Oh but wait, now the AP is giving us this subhead: "Wall Street Gives Up Gains As Jitters Return, Despite Cisco Earnings, Fed Statement." Easy come, easy go.
tsat 12/5/2012 | 3:04:15 PM
re: Cisco Gets Bold With Guidance
I think this is good news for the whole industry.

-tsat
Raymond McConville 12/5/2012 | 3:04:15 PM
re: Cisco Gets Bold With Guidance But it finished the day up over a 150 points. It's been one of those crazy volatile weeks where you'll see days that the market closes up like 2 points but at 4 times normal trading volume. I don't think investors have any idea what to do right now or what to make of the uncertainty in the stock market.
Mark Seery 12/5/2012 | 3:04:14 PM
re: Cisco Gets Bold With Guidance While it is true that geopolitical fears is putting an oscillating risk premium into oil, the current market volatility is beling blamed on the uncertaintly about the credit situation.

That and the perception of excess valuation growth in commodities over the last few years is resulting in people looking at tech as a potential area of (stock)market leadership. The reception by the markets of Cisco's results has added energy to that thesis. Cisco being seen as a quality stock in an uncertain market is also part of the dynamic.
gotman 12/5/2012 | 3:04:14 PM
re: Cisco Gets Bold With Guidance Vote Bush out, get stability in this world and we will all be much richer. It's what John predicated on CNBC!

The world seems volatile, its not just the market.
btierney 12/5/2012 | 3:04:12 PM
re: Cisco Gets Bold With Guidance my take is that countries are realizing the importance of having a stable and future proof network including broadband access to stimulate economic growth, appease their populations and prosper in the world economy. This would appear to play well into Cisco since who else can you trust to build a nation wide IP network?

re: global economic stability... the US military is in over 100 countries to varying extents. You get a democrat in the whitehouse who will defund the DOD as carter and clinton did. What will happen to global stability if we have to bail from these fragile capitalistic democracies.


Cape
gotman 12/5/2012 | 3:04:12 PM
re: Cisco Gets Bold With Guidance > What will happen to global stability if we
> have to bail from these fragile capitalistic
> democracies.

Come on. Don't give me that.
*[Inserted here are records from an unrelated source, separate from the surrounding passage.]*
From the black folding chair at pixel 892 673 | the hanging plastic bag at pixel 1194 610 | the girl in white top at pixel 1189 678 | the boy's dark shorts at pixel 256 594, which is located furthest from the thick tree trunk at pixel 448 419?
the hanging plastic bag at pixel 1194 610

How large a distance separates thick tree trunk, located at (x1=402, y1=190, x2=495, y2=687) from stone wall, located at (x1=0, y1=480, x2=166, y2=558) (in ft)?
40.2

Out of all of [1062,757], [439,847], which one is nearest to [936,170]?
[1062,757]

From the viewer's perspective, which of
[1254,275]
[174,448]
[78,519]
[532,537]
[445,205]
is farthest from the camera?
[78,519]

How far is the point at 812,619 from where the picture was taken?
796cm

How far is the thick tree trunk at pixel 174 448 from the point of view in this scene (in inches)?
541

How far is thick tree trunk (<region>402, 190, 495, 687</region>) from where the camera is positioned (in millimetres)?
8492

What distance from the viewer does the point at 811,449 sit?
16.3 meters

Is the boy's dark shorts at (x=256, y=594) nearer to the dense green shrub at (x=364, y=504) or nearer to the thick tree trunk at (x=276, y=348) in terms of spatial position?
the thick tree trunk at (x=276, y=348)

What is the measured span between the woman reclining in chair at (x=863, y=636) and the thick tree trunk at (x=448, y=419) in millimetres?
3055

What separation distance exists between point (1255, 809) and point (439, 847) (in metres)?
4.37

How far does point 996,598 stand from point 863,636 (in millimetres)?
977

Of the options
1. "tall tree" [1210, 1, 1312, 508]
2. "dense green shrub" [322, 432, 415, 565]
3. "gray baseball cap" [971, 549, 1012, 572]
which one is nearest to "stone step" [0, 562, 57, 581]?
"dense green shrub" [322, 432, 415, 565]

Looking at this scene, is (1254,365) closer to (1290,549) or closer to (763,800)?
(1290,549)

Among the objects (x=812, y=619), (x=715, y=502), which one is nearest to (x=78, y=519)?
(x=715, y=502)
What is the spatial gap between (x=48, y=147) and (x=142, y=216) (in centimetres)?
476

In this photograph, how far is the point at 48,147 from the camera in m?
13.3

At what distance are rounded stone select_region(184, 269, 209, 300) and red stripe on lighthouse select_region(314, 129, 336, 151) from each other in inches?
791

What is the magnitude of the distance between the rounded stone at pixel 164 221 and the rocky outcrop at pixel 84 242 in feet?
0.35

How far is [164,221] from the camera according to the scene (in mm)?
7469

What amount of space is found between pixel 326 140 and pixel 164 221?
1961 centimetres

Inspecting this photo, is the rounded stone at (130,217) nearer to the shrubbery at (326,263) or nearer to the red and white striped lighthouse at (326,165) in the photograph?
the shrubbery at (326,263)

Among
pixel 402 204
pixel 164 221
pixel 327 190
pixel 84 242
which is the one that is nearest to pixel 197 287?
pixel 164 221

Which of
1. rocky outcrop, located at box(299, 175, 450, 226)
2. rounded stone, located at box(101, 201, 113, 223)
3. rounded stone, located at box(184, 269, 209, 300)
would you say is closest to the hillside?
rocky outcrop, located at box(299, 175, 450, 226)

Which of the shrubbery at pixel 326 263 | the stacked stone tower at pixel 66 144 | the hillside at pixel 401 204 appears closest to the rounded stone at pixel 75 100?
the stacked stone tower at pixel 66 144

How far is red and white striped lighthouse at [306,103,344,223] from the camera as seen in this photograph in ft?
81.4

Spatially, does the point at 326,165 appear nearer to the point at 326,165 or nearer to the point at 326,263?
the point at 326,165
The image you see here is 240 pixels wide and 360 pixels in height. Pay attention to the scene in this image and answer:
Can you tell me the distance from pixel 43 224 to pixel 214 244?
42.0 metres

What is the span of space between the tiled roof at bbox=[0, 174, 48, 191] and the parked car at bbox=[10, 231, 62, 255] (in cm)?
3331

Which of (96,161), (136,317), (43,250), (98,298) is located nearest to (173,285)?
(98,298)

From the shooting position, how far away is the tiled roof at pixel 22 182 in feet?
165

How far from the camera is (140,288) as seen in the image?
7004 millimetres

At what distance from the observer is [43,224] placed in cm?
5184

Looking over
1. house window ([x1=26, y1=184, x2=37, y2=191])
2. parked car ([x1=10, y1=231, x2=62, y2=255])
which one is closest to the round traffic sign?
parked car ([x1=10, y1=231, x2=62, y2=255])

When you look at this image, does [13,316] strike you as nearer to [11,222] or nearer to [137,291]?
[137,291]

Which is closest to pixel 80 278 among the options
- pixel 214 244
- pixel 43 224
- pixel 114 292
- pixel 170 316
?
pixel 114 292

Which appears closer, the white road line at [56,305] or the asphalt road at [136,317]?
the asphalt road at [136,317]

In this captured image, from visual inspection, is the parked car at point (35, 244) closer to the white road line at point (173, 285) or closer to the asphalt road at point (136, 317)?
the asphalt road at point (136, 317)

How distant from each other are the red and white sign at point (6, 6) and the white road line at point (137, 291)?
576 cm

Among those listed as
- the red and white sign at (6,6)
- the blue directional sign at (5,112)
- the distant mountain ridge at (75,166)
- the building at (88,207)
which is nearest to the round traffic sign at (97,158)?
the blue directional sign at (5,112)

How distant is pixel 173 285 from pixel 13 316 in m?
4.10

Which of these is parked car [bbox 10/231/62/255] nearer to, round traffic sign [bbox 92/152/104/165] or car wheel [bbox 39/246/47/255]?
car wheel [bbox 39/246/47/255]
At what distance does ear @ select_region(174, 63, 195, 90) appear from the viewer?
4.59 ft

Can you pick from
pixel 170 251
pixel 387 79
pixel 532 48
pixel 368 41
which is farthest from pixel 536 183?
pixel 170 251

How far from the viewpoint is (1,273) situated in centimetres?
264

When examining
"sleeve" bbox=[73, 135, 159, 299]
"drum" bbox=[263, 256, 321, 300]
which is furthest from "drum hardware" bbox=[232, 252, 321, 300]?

Your not there to create stability but to cause instability to justify you existence and protect your endless need for OIL. For one second don't think the US is creating or bringing stability to this world, its exactly the opposite, and its doing this by alienating itself as it interferes with other countries businesses and political tides.

So by being in 100 countries your not helping your economy, your keeping it hinged on geopolitics and your leaders are not given the chance to work on the economy as they have too many other distractions that demand explanations, justification and waste of tax payer $.

I might get a bite from a few readers now, maybe the wrong ones.